Work instructions
Copy each line below exactly.

** Data excerpts follows **

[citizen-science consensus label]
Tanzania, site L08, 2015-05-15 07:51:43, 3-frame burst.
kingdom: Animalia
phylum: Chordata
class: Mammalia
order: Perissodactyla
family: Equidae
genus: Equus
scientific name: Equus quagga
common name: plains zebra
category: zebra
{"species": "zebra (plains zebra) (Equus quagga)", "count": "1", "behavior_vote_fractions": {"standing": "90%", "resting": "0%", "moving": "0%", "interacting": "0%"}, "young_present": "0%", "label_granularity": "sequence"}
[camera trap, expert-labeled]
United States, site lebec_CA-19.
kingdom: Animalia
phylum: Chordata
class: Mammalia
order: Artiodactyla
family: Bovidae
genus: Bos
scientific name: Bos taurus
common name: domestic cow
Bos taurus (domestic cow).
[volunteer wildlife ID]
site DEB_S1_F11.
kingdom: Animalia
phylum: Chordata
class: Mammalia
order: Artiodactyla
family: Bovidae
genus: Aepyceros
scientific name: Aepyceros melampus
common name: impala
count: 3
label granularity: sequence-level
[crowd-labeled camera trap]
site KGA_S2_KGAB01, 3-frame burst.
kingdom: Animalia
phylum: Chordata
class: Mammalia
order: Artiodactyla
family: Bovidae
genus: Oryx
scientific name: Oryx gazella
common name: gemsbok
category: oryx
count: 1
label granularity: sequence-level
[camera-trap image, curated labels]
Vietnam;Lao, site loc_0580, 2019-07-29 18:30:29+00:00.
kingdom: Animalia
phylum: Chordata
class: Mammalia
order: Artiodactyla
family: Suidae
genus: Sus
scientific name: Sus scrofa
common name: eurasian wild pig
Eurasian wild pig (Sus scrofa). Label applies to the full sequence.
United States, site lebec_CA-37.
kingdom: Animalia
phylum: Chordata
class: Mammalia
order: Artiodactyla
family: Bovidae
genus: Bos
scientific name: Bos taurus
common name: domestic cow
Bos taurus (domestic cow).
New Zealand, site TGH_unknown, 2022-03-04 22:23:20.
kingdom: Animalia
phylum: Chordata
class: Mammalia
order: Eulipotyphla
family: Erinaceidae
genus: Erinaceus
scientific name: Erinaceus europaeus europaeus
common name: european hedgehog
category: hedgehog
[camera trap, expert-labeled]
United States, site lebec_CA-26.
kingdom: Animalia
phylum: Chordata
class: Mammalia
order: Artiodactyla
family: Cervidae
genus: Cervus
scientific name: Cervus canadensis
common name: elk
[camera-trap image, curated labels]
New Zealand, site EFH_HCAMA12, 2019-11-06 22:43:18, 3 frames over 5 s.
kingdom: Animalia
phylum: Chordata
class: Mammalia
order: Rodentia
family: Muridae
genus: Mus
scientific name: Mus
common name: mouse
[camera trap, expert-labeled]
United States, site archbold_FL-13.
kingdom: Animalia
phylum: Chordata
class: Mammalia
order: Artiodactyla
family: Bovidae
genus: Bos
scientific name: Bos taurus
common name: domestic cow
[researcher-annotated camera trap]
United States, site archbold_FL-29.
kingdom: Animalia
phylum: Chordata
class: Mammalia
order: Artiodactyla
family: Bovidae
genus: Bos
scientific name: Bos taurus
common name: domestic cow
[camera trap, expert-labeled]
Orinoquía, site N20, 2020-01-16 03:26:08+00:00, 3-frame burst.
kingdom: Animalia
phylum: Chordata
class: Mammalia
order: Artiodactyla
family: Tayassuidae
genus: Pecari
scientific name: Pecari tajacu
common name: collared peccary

** End of Data excerpts **

Problem solution
[citizen-science consensus label]
Tanzania, site L08, 2015-05-15 07:51:43, 3-frame burst.
kingdom: Animalia
phylum: Chordata
class: Mammalia
order: Perissodactyla
family: Equidae
genus: Equus
scientific name: Equus quagga
common name: plains zebra
category: zebra
{"species": "zebra (plains zebra) (Equus quagga)", "count": "1", "behavior_vote_fractions": {"standing": "90%", "resting": "0%", "moving": "0%", "interacting": "0%"}, "young_present": "0%", "label_granularity": "sequence"}
[camera trap, expert-labeled]
United States, site lebec_CA-19.
kingdom: Animalia
phylum: Chordata
class: Mammalia
order: Artiodactyla
family: Bovidae
genus: Bos
scientific name: Bos taurus
common name: domestic cow
Bos taurus (domestic cow).
[volunteer wildlife ID]
site DEB_S1_F11.
kingdom: Animalia
phylum: Chordata
class: Mammalia
order: Artiodactyla
family: Bovidae
genus: Aepyceros
scientific name: Aepyceros melampus
common name: impala
count: 3
label granularity: sequence-level
[crowd-labeled camera trap]
site KGA_S2_KGAB01, 3-frame burst.
kingdom: Animalia
phylum: Chordata
class: Mammalia
order: Artiodactyla
family: Bovidae
genus: Oryx
scientific name: Oryx gazella
common name: gemsbok
category: oryx
count: 1
label granularity: sequence-level
[camera-trap image, curated labels]
Vietnam;Lao, site loc_0580, 2019-07-29 18:30:29+00:00.
kingdom: Animalia
phylum: Chordata
class: Mammalia
order: Artiodactyla
family: Suidae
genus: Sus
scientific name: Sus scrofa
common name: eurasian wild pig
Eurasian wild pig (Sus scrofa). Label applies to the full sequence.
United States, site lebec_CA-37.
kingdom: Animalia
phylum: Chordata
class: Mammalia
order: Artiodactyla
family: Bovidae
genus: Bos
scientific name: Bos taurus
common name: domestic cow
Bos taurus (domestic cow).
New Zealand, site TGH_unknown, 2022-03-04 22:23:20.
kingdom: Animalia
phylum: Chordata
class: Mammalia
order: Eulipotyphla
family: Erinaceidae
genus: Erinaceus
scientific name: Erinaceus europaeus europaeus
common name: european hedgehog
category: hedgehog
[camera trap, expert-labeled]
United States, site lebec_CA-26.
kingdom: Animalia
phylum: Chordata
class: Mammalia
order: Artiodactyla
family: Cervidae
genus: Cervus
scientific name: Cervus canadensis
common name: elk
[camera-trap image, curated labels]
New Zealand, site EFH_HCAMA12, 2019-11-06 22:43:18, 3 frames over 5 s.
kingdom: Animalia
phylum: Chordata
class: Mammalia
order: Rodentia
family: Muridae
genus: Mus
scientific name: Mus
common name: mouse
[camera trap, expert-labeled]
United States, site archbold_FL-13.
kingdom: Animalia
phylum: Chordata
class: Mammalia
order: Artiodactyla
family: Bovidae
genus: Bos
scientific name: Bos taurus
common name: domestic cow
[researcher-annotated camera trap]
United States, site archbold_FL-29.
kingdom: Animalia
phylum: Chordata
class: Mammalia
order: Artiodactyla
family: Bovidae
genus: Bos
scientific name: Bos taurus
common name: domestic cow
[camera trap, expert-labeled]
Orinoquía, site N20, 2020-01-16 03:26:08+00:00, 3-frame burst.
kingdom: Animalia
phylum: Chordata
class: Mammalia
order: Artiodactyla
family: Tayassuidae
genus: Pecari
scientific name: Pecari tajacu
common name: collared peccary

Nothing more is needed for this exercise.